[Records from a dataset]
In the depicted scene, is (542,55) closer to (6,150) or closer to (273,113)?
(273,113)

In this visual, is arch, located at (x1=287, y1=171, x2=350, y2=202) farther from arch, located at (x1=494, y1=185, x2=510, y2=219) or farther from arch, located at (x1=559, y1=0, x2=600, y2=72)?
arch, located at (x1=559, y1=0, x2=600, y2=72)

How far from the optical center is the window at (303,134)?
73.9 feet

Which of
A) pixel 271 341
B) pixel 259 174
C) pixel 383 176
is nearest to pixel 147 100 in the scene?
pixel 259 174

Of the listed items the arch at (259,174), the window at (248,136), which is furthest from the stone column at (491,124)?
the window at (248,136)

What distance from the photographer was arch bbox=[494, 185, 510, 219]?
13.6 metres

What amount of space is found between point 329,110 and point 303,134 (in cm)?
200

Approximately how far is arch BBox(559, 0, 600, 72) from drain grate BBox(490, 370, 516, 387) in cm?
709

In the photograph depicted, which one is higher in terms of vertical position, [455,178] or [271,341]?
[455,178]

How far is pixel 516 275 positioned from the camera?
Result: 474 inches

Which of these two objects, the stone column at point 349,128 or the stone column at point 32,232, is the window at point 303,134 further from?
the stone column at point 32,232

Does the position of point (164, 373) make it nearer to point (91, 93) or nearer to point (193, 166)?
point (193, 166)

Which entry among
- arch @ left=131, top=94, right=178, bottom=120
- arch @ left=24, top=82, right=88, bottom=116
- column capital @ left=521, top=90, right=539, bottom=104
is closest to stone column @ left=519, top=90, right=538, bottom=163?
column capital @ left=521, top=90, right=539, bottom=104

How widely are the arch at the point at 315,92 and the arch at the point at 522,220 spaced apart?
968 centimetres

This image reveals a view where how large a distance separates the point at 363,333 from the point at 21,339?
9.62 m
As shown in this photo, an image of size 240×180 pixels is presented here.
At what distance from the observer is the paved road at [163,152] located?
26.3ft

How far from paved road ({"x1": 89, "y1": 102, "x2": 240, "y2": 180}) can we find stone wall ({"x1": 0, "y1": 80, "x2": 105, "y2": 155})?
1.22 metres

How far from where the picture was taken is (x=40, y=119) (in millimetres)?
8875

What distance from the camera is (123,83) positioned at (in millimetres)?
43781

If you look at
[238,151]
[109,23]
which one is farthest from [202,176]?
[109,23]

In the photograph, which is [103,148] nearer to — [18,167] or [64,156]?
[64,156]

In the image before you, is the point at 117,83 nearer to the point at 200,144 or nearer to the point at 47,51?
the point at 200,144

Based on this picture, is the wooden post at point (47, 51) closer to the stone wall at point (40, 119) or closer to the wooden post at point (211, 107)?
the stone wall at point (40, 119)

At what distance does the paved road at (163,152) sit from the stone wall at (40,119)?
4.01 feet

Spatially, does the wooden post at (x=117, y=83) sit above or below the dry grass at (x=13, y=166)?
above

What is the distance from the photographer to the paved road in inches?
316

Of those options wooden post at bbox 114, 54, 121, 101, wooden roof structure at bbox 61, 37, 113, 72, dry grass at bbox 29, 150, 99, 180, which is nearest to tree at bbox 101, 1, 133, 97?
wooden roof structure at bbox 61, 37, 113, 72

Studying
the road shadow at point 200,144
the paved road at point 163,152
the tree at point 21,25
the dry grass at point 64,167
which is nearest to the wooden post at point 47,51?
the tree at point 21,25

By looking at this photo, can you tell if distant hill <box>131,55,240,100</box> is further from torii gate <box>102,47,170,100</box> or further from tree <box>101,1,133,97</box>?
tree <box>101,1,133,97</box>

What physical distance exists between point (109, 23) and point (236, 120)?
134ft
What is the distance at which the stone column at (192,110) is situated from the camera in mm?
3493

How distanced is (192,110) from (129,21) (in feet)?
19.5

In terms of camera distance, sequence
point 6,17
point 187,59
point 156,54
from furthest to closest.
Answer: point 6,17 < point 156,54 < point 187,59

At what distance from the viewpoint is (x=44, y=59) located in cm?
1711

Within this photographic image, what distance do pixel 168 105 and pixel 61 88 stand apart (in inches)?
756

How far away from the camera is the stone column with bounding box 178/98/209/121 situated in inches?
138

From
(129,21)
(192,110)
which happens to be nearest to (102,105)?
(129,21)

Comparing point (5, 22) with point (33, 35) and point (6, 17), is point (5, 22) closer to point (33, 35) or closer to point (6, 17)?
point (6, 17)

- **What the exercise asks**
Could you recast every line of the records above as a JSON list of strings, one string per line, with blank lines left out?

- **The reply**
[
  "In the depicted scene, is (542,55) closer to (6,150) or closer to (273,113)?",
  "(273,113)",
  "In this visual, is arch, located at (x1=287, y1=171, x2=350, y2=202) farther from arch, located at (x1=494, y1=185, x2=510, y2=219) or farther from arch, located at (x1=559, y1=0, x2=600, y2=72)?",
  "arch, located at (x1=559, y1=0, x2=600, y2=72)",
  "How far from the optical center is the window at (303,134)?",
  "73.9 feet",
  "Which of",
  "A) pixel 271 341",
  "B) pixel 259 174",
  "C) pixel 383 176",
  "is nearest to pixel 147 100 in the scene?",
  "pixel 259 174",
  "Of the listed items the arch at (259,174), the window at (248,136), which is furthest from the stone column at (491,124)?",
  "the window at (248,136)",
  "What distance from the photographer was arch bbox=[494, 185, 510, 219]?",
  "13.6 metres",
  "What amount of space is found between point 329,110 and point 303,134 (in cm)?",
  "200",
  "Approximately how far is arch BBox(559, 0, 600, 72) from drain grate BBox(490, 370, 516, 387) in cm?",
  "709",
  "In the photograph depicted, which one is higher in terms of vertical position, [455,178] or [271,341]?",
  "[455,178]",
  "How far is pixel 516 275 positioned from the camera?",
  "Result: 474 inches",
  "Which of these two objects, the stone column at point 349,128 or the stone column at point 32,232, is the window at point 303,134 further from?",
  "the stone column at point 32,232",
  "Does the position of point (164, 373) make it nearer to point (91, 93) or nearer to point (193, 166)?",
  "point (193, 166)",
  "Which entry among",
  "- arch @ left=131, top=94, right=178, bottom=120",
  "- arch @ left=24, top=82, right=88, bottom=116",
  "- column capital @ left=521, top=90, right=539, bottom=104",
  "is closest to stone column @ left=519, top=90, right=538, bottom=163?",
  "column capital @ left=521, top=90, right=539, bottom=104",
  "How widely are the arch at the point at 315,92 and the arch at the point at 522,220 spaced apart?",
  "968 centimetres",
  "This image reveals a view where how large a distance separates the point at 363,333 from the point at 21,339?",
  "9.62 m",
  "As shown in this photo, an image of size 240×180 pixels is presented here.",
  "At what distance from the observer is the paved road at [163,152] located?",
  "26.3ft",
  "How far from paved road ({\"x1\": 89, \"y1\": 102, \"x2\": 240, \"y2\": 180}) can we find stone wall ({\"x1\": 0, \"y1\": 80, \"x2\": 105, \"y2\": 155})?",
  "1.22 metres",
  "How far from where the picture was taken is (x=40, y=119) (in millimetres)?",
  "8875",
  "What distance from the camera is (123,83) positioned at (in millimetres)?",
  "43781",
  "If you look at",
  "[238,151]",
  "[109,23]",
  "which one is farthest from [202,176]?",
  "[109,23]",
  "In the photograph, which is [103,148] nearer to — [18,167] or [64,156]?",
  "[64,156]",
  "In the image before you, is the point at 117,83 nearer to the point at 200,144 or nearer to the point at 47,51?",
  "the point at 200,144",
  "Based on this picture, is the wooden post at point (47, 51) closer to the stone wall at point (40, 119) or closer to the wooden post at point (211, 107)?",
  "the stone wall at point (40, 119)",
  "At what distance does the paved road at (163,152) sit from the stone wall at (40,119)?",
  "4.01 feet",
  "Spatially, does the wooden post at (x=117, y=83) sit above or below the dry grass at (x=13, y=166)?",
  "above",
  "What is the distance from the photographer to the paved road in inches?",
  "316",
  "Of those options wooden post at bbox 114, 54, 121, 101, wooden roof structure at bbox 61, 37, 113, 72, dry grass at bbox 29, 150, 99, 180, which is nearest to tree at bbox 101, 1, 133, 97?",
  "wooden roof structure at bbox 61, 37, 113, 72",
  "Studying",
  "the road shadow at point 200,144",
  "the paved road at point 163,152",
  "the tree at point 21,25",
  "the dry grass at point 64,167",
  "which is nearest to the wooden post at point 47,51?",
  "the tree at point 21,25",
  "By looking at this photo, can you tell if distant hill <box>131,55,240,100</box> is further from torii gate <box>102,47,170,100</box> or further from tree <box>101,1,133,97</box>?",
  "tree <box>101,1,133,97</box>",
  "What physical distance exists between point (109, 23) and point (236, 120)?",
  "134ft",
  "What is the distance at which the stone column at (192,110) is situated from the camera in mm?",
  "3493",
  "How distanced is (192,110) from (129,21) (in feet)?",
  "19.5",
  "In terms of camera distance, sequence",
  "point 6,17",
  "point 187,59",
  "point 156,54",
  "from furthest to closest.",
  "Answer: point 6,17 < point 156,54 < point 187,59",
  "At what distance from the viewpoint is (x=44, y=59) located in cm?",
  "1711",
  "Within this photographic image, what distance do pixel 168 105 and pixel 61 88 stand apart (in inches)?",
  "756",
  "How far away from the camera is the stone column with bounding box 178/98/209/121 situated in inches?",
  "138",
  "From",
  "(129,21)",
  "(192,110)",
  "which happens to be nearest to (102,105)?",
  "(129,21)",
  "Comparing point (5, 22) with point (33, 35) and point (6, 17), is point (5, 22) closer to point (33, 35) or closer to point (6, 17)?",
  "point (6, 17)"
]